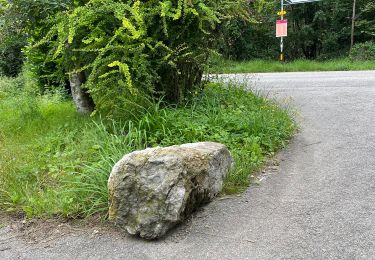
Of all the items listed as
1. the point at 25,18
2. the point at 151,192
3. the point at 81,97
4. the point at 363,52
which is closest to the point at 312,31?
the point at 363,52

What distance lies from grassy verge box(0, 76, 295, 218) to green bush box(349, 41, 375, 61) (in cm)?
1324

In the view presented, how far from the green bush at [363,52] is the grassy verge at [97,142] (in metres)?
13.2

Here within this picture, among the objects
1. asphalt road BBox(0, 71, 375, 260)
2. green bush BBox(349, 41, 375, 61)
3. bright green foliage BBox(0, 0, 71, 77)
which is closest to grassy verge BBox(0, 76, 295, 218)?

#####

_Problem to solve_
Rewrite all of the lines above, substituting "roadside strip" for every occurrence of "grassy verge" and leaving everything else unaltered. Omit the pictures from your answer.

_Expected output_
Of all the items listed as
1. the point at 25,18
2. the point at 151,192
3. the point at 81,97
4. the point at 363,52
which is closest to the point at 312,31?
the point at 363,52

What distance lies from roadside strip box(0, 76, 295, 218) to green bush box(349, 41, 375, 61) (in cm)?
1324

In the view presented, how far from the green bush at [363,52] is the roadside strip at [97,142] (in metres)?
13.2

Here within this picture, among the objects
1. asphalt road BBox(0, 71, 375, 260)
2. green bush BBox(349, 41, 375, 61)
3. bright green foliage BBox(0, 0, 71, 77)
which is closest to roadside strip BBox(0, 76, 295, 218)?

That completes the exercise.